Example: "I've been anxious and tried to control things I can't control. I've been impatient with the people I love. I'm sorry."
Confession isn't about groveling. It's about honesty. God already knows — saying it out loud (or in your heart) is about your relationship with him, not breaking news to an uninformed deity.
T — Thanksgiving
Before you ask for anything, take time to thank God for specific things. Not generic gratitude — concrete things. "Thank you for the meal I had today." "Thank you that my friend called." "Thank you that I woke up."
Philippians 4:6 explicitly connects thanksgiving to experiencing God's peace: "Do not be anxious about anything, but in every situation, by prayer and petition, with thanksgiving, present your requests to God."
S — Supplication
Now you ask.
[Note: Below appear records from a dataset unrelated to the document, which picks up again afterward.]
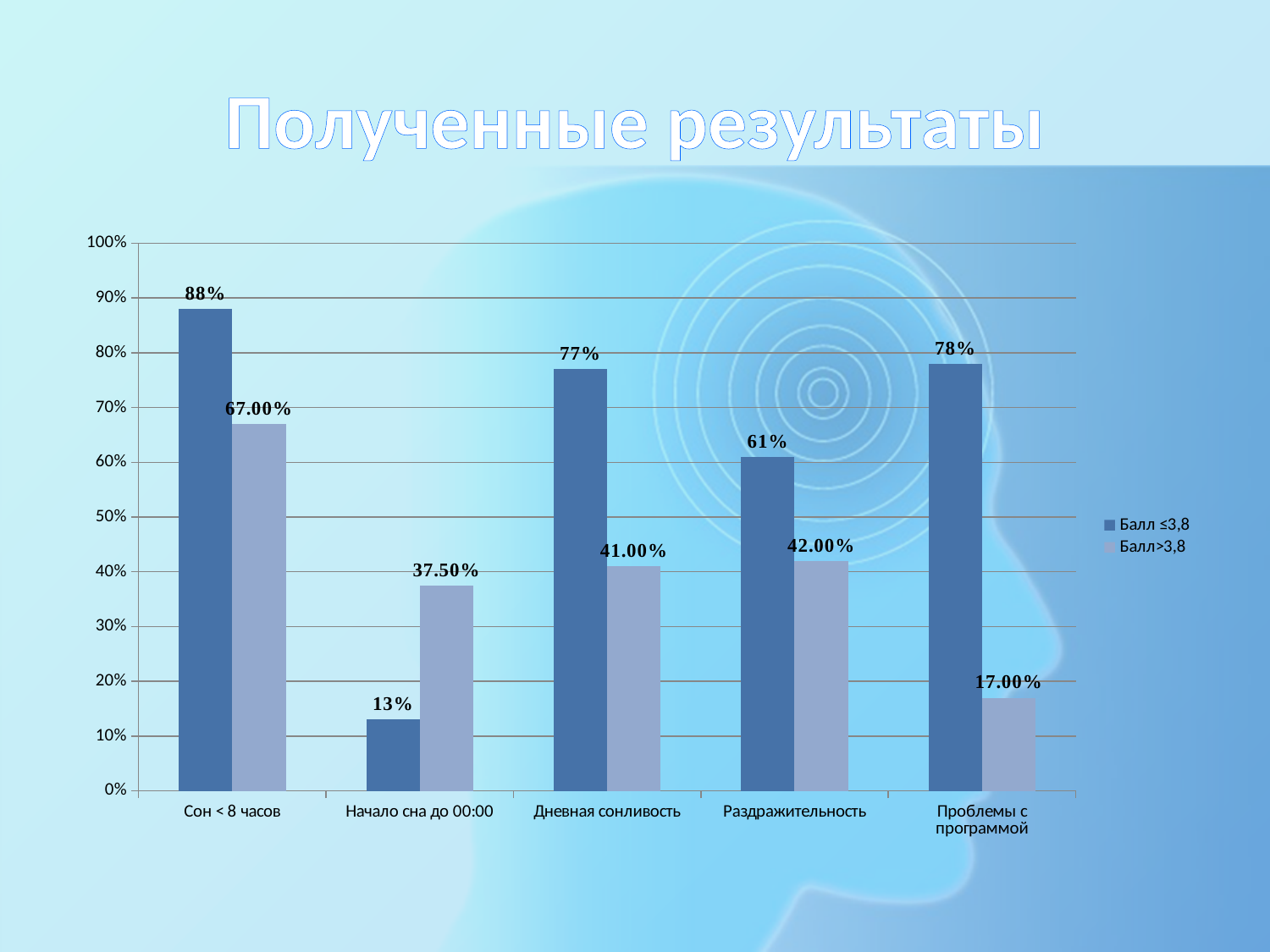
What is the value for 'Проблемы с программой' in the 'Балл>3,8' series? 17.00% How many categories are shown on the x axis? 5 What is the difference between the 'Балл ≤3,8' values for 'Сон < 8 часов' and 'Начало сна до 00:00'? 75% What is the value for 'Раздражительность' in the 'Балл ≤3,8' series? 61% Which is larger for 'Дневная сонливость': the 'Балл ≤3,8' value or the 'Балл>3,8' value? Балл ≤3,8 How many series does the legend list? 2 What is the value for 'Сон < 8 часов' in the 'Балл ≤3,8' series? 88% What is the value for 'Начало сна до 00:00' in the 'Балл>3,8' series? 37.50% Which category has the highest value in the 'Балл ≤3,8' series? Сон < 8 часов Which category has the lowest value in the 'Балл ≤3,8' series? Начало сна до 00:00 What type of chart is shown on the slide? bar chart Which category has the highest value in the 'Балл>3,8' series? Сон < 8 часов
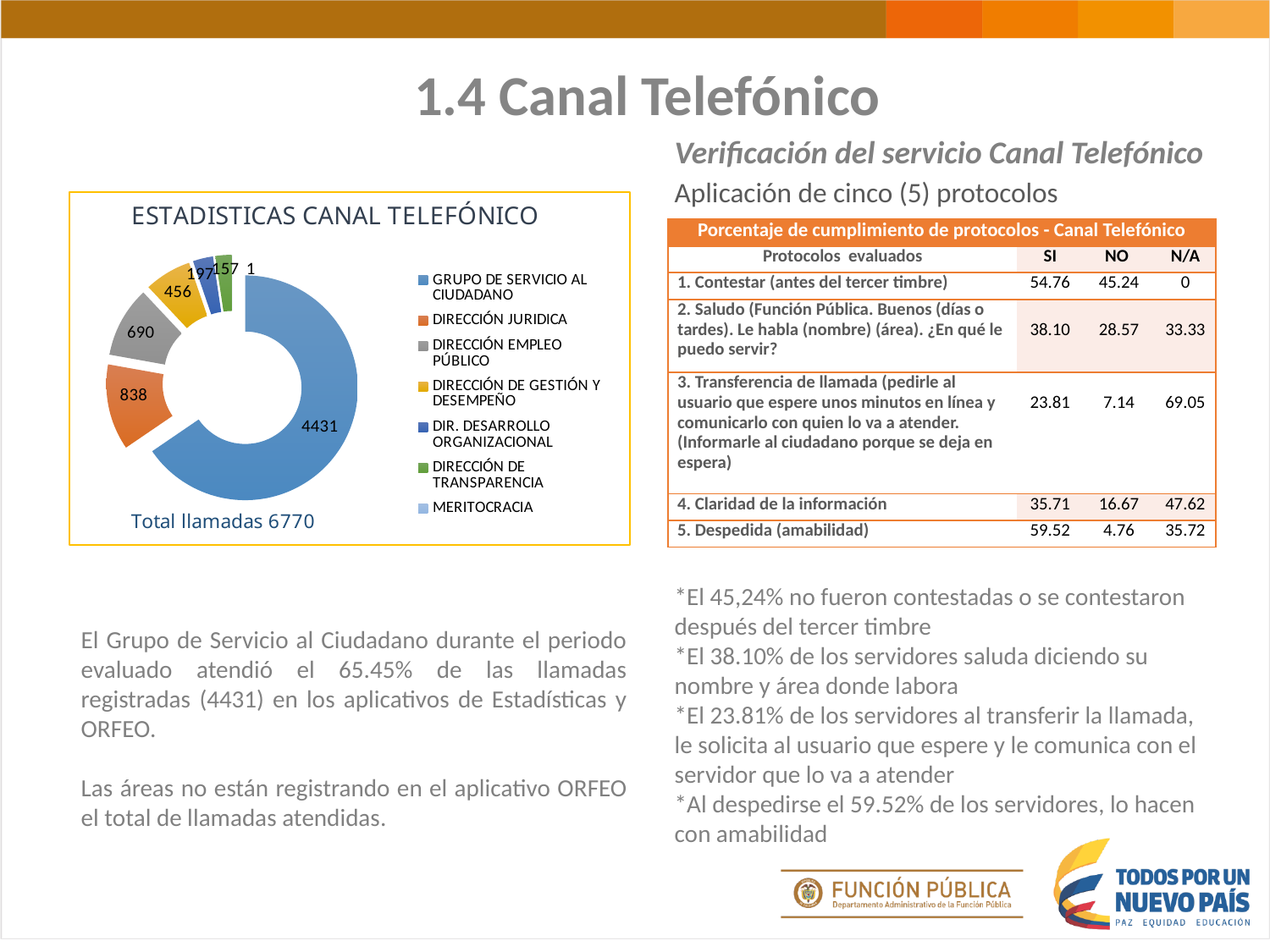
In the ESTADISTICAS CANAL TELEFÓNICO chart, what is the value for DIRECCIÓN DE GESTIÓN Y DESEMPEÑO? 456 Which category has the smallest value in the ESTADISTICAS CANAL TELEFÓNICO chart? MERITOCRACIA What type of chart is shown under the title ESTADISTICAS CANAL TELEFÓNICO? Doughnut chart In the ESTADISTICAS CANAL TELEFÓNICO chart, what is the difference between the values for DIRECCIÓN JURIDICA and DIRECCIÓN EMPLEO PÚBLICO? 148 In the ESTADISTICAS CANAL TELEFÓNICO chart, what is the value for DIRECCIÓN EMPLEO PÚBLICO? 690 In the ESTADISTICAS CANAL TELEFÓNICO chart, what is the value for DIRECCIÓN JURIDICA? 838 In the ESTADISTICAS CANAL TELEFÓNICO chart, what colour is the segment for DIRECCIÓN DE TRANSPARENCIA? Green In the ESTADISTICAS CANAL TELEFÓNICO chart, what is the value for GRUPO DE SERVICIO AL CIUDADANO? 4431 How many categories does the legend of the ESTADISTICAS CANAL TELEFÓNICO chart list? 7 What total number of calls is stated below the ESTADISTICAS CANAL TELEFÓNICO chart? Total llamadas 6770 Which category has the largest value in the ESTADISTICAS CANAL TELEFÓNICO chart? GRUPO DE SERVICIO AL CIUDADANO In the ESTADISTICAS CANAL TELEFÓNICO chart, which is larger: DIRECCIÓN DE GESTIÓN Y DESEMPEÑO or DIRECCIÓN EMPLEO PÚBLICO? DIRECCIÓN EMPLEO PÚBLICO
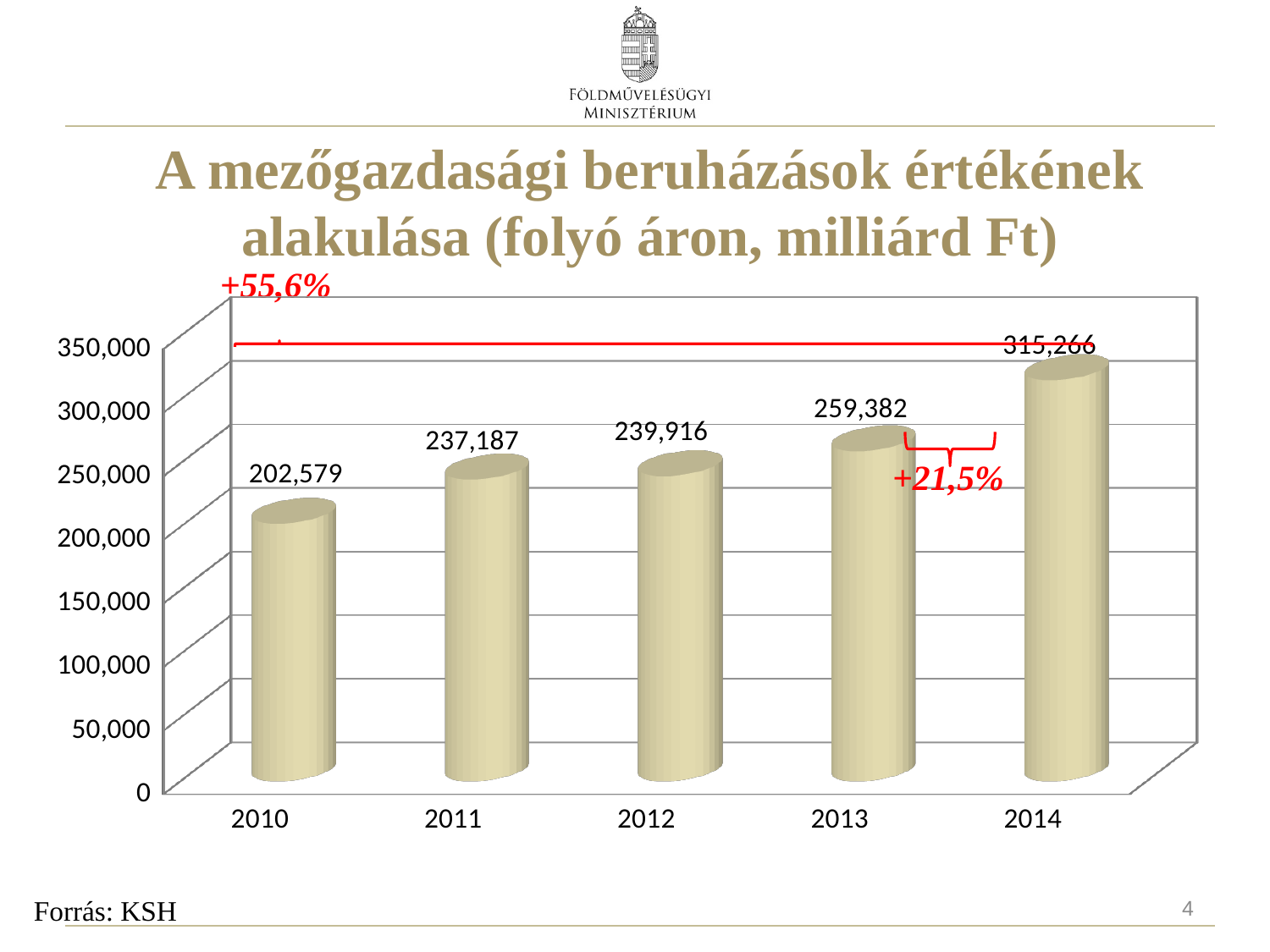
How many years are shown on the x axis? 5 Which year has the highest value? 2014 What is the value for 2014? 315,266 What is the difference between the values for 2011 and 2010? 34,608 What is the value for 2010? 202,579 What percentage change is annotated in red between 2013 and 2014? +21,5% What is the difference between the values for 2014 and 2013? 55,884 What kind of chart is shown on the slide? bar chart Is the value for 2012 greater or less than 250,000? less What is the value for 2013? 259,382 Which year has the lowest value? 2010 Which is larger, the value for 2011 or the value for 2012? 2012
Supplication means making specific requests — for yourself and for others. Matthew 7:7 says, "Ask and it will be given to you; seek and you will find; knock and the door will be opened to you."
Being specific matters. "Help me with my finances" is a prayer. But "I need to find $400 for rent by Friday and I don't know how" is an honest, specific prayer that brings your real situation to God.
Common Fears About Prayer (Addressed Directly)
"I don't know the right words." There are no required words. Romans 8:26 says the Holy Spirit "intercedes for us through wordless groans" when we don't know what to pray. You can even say, "I don't know what to say, but I'm here."
"I've done too much wrong for God to want to hear from me." The parable of the Prodigal Son (Luke 15) shows a father running toward his returning child while the child is still far off. God's posture toward you is not distant and offended — it's pursuing and welcoming.
"What if nothing happens?" Prayer is not a vending machine. You insert the right prayer and get the desired result. It's a relationship. Relationships take time to build. Keep going.
"Is it wrong to pray angry or sad?" Absolutely not. The Psalms are full of raw emotion directed at God: "How long, Lord? Will you forget me forever?" (Psalm 13:1). God can handle your honest anger and despair. Bringing them to him is better than keeping them inside.
A Simple 5-Minute Daily Prayer Practice
Here's a structure you can use starting today:
- Get quiet — sit, remove distractions, take a few slow breaths
- Adoration (1 min) — say one thing that is true about who God is
- Confession (1 min) — name one thing you want to be honest with God about
- Thanksgiving (1 min) — name two or three specific things you're grateful for today
- Supplication (2 min) — tell God what you need and pray for one person in your life
That's it. Five minutes. Do this for seven days and see what changes.
Building the Habit
The biggest obstacle to prayer isn't theology — it's consistency. Here are a few habits that help:
- Pray at the same time every day — morning, lunch, or before bed. Attach it to an existing habit like coffee or brushing your teeth.
- Keep a prayer journal — write down what you pray for and note when things change. This builds faith as you look back.
- Use Scripture as a starting point — open a Psalm, read one verse, and let it lead your prayer. Psalm 23 alone could guide a week's worth of prayers.
- Pray with someone — even a short text to a friend saying "I'm praying for you today" can start a mutual prayer practice.
The BibleNow Advantage
If you want to go deeper in prayer, BibleNow gives you access to an AI-powered Bible chat that can help you find Scripture related to exactly what you're going through — grief, anxiety, confusion, decision-making, or gratitude. You can ask it, "What does the Bible say about forgiving yourself?" or "Find me three verses to pray when I feel hopeless," and get instant, Scripture-grounded answers.
Prayer and the Word are inseparable. The more Scripture shapes your mind, the richer your prayer life becomes.
Start Today
You don't need to wait until you feel ready. You don't need a specific posture, a special room, or a minimum spiritual level. Prayer is available to you right now, exactly as you are.
Start with one minute. Say what's true. Let God hear your voice.